Aside from the character of the orgasms, I found myself acting female in various other ways. When I would think about a story, it would always be from the perspective of a female character. This occurred to the point that when I described the plot of a movie to my trip sitter, it was from the perspective of a minor female character, even though the main character was male, and I had described the movie from his perspective in the past. My motions also became 'flowy' and feminine, and I danced with my hips in a way I can't even reproduce after the fact. Looking down at my own hips as I danced, I immediately recognized the movement as female, having seen countless women move that way to music. I didn't explore these effects much, though, since I didn't want to make my trip sitter more uncomfortable than necessary, given that this whole aspect of the trip was unanticipated.
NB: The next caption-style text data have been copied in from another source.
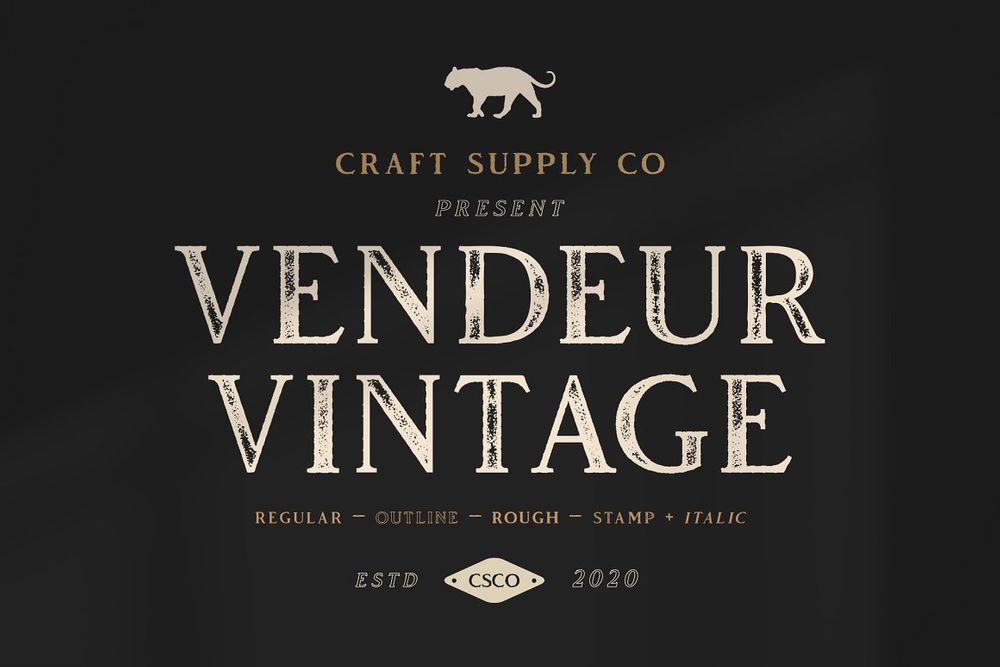 A vintage font family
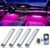 Honalia Car LED Lights Interior, RGB Interior Car Lights with App Control and Music Sync, USB Under Dash LED Lights for Jeeps Trucks SUVs, DC 5V
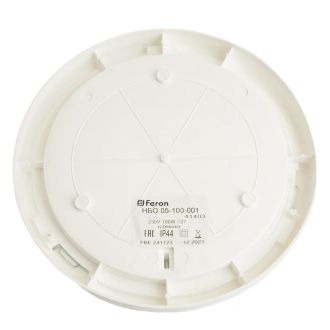 Светильник накладной IP44, 220V 100Вт Е27, НБО 05-100-001, Feron, 41403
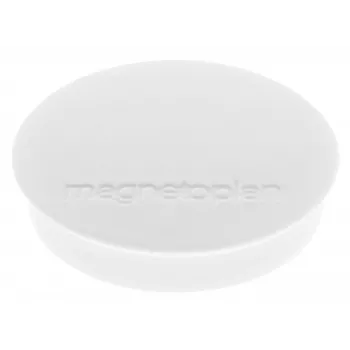 magnetoplan Discofix íman redondo standard, branco, ferrite maciça, força de aderência 0,7 kg (1664200)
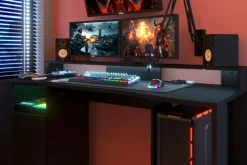 Parisot Gamertisch mit LED Beleuchtung schwarz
All of these 'feminine' movements are impossible for me to reproduce without the drug. Just as impossible as it is for a woman to convincingly move in a male way. I resumed male movements after the normal duration of a few hours. All I can produce now is an obvious parody. Likewise, while on DPT, I could not move in a convincingly male way, and could only produce a parody of my usual movement patterns. It felt as though some switches were flipped in my nervous system, presumably the same ones that sex hormones normally switch.
Finally, I'm happy to report that despite all the orgasms, temporary femininity, and sleep deprivation, I was able to have sex with a woman normally and orgasm in a male way before finally going to sleep the next night (T+30 hours or more). So I have not felt any lasting effects, but nonetheless, I would say that this is a substance to be treated with great respect.